Taliban ban on women aid workers ‘a potential death blow’: UN aid chief

The UN aid chief Martin Griffiths on Monday warned that the Taliban’s ban on women aid workers in Afghanistan is “a potential death blow” to many important humanitarian programs in the country.

Addressing a news conference, Griffiths that if the Taliban don’t make exceptions to their edict “this would be catastrophic.”

He said a delegation including international aid groups made the case that Afghan women are critical to humanitarian operations during meetings last week with nine Taliban officials, including Afghanistan’s foreign affairs and economy ministers.

“We were asked to be patient,” the UN official said. “We were told that guidelines are being developed by the Taliban authorities which would provide, allegedly, the functioning of women in humanitarian operations.”

Griffiths who visited Afghanistan this month and met with Taliban officials said the Taliban’s consistent message “that there will be a place for women working” was “a slightly patronizing message, but it’s an important one.”

He added that after the Dec. 24 edict by the Taliban barring aid groups from employing Afghan women, the health minister granted an exception for women in the health field and the education minister granted an exception for those involved in primary education.

According to him, the humanitarian delegation told the Taliban that if they weren’t going to rescind the edict “then we must expand these exceptions to cover all the aspects of humanitarian action.”

“Let’s see if these guidelines do come through.
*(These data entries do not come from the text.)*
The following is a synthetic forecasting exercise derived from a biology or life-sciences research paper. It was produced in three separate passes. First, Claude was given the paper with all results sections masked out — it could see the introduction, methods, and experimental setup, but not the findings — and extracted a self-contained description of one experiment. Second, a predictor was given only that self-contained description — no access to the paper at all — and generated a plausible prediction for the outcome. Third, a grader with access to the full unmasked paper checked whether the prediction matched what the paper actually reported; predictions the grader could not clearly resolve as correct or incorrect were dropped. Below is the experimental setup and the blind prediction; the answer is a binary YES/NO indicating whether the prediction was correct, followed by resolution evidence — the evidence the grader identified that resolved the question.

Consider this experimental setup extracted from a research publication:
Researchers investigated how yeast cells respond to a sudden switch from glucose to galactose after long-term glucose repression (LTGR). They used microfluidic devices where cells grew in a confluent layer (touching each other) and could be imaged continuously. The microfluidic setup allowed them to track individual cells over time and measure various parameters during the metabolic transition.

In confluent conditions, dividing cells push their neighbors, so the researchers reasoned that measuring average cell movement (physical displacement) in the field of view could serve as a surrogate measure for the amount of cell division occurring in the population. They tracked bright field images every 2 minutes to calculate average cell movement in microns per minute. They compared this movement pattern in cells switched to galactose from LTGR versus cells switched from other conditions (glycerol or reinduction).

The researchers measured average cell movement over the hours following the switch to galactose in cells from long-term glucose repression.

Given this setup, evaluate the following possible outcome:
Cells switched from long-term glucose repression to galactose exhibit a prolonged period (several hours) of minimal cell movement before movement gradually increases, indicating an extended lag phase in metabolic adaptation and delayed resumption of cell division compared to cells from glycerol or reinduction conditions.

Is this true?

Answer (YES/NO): YES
Let’s see if they are beneficial. Let’s see what space there is for the essential and central role of women in our humanitarian operations,” he said.

Griffiths said the United Nations would continue operating in Afghanistan wherever it could, but there was a concern that international donors might not want to commit to the huge financial cost of aid at around $4.6 billion a year.

“I don’t want any of us to have any illusions about the huge gravity of this situation,” he said. “It’s a potential death blow to many, many very important humanitarian programs in what we have described as one of the most difficult and priority areas for humanitarian assistance protection.”

“There’s been a lot of support for our position and a real understanding of why we need our women back to work in order to do the work,” said Janti Soeripto, president and CEO of Save the Children US. “But we need to have that support continued.”

Soeripto added that they would meet with donors at the end of the week to make the case for why Afghanistan needed help during an intense humanitarian crisis in which 28 million people were in need of aid, including 6 million on the brink of famine.